# [ARBEITSAUFTRAG]
Schreibe aus dem Forenthread zur PC Games 8/12 den Abschnitt von „# PC Games 8/12: Titelstory“ bis „Gamescom-Vorschau + Grafikkarten-Kaufberatung* gefragt.“ wortgetreu ab.

# [VORLIEGENDER TEXT]

↓

# PC Games 8/12: Titelstory Rome 2 + Vollversion Cities XL + Gamescom-Vorschau + Grafikkarten-Kaufberatung



## Petra_Froehlich (20. Juli 2012)

Jetzt ist Deine Meinung zu *PC Games 8/12: Titelstory Rome 2 + Vollversion Cities XL + Gamescom-Vorschau + Grafikkarten-Kaufberatung* gefragt. 


				Bitte beachtet: Der Kommentarbereich wird gemäß der Forenregeln moderiert.





			Dieser Inhalt steht nur eingeloggten Mitgliedern zur Verfügung.
        

 Zum Artikel: PC Games 8/12: Titelstory Rome 2 + Vollversion Cities XL + Gamescom-Vorschau + Grafikkarten-Kaufberatung


----------



## Cornholio04 (20. Juli 2012)

Rome 2 ist die große geheime Megaenthüllung??? Man man man, PCGames das war ja mal ein schwer irreführender Teaser im Vorschauteil der letzten Ausgabe: "...weltberühmte Serie geht ENDLICH weiter." Ich mein ja nur, Shogun 2 kam ja erst letztes Jahr raus. Dachte wirklich hier wäre irgendein Ding (HL³ - irgendwer?) auf das die Welt wartet...


----------



## Enisra (20. Juli 2012)

↑

# [GEGEBENE ANGABEN]
↓

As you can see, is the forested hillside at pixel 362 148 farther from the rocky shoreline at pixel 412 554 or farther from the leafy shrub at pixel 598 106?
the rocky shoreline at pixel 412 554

↑

# [LÖSUNG]
# PC Games 8/12: Titelstory Rome 2 + Vollversion Cities XL + Gamescom-Vorschau + Grafikkarten-Kaufberatung



## Petra_Froehlich (20. Juli 2012)

Jetzt ist Deine Meinung zu *PC Games 8/12: Titelstory Rome 2 + Vollversion Cities XL + Gamescom-Vorschau + Grafikkarten-Kaufberatung* gefragt.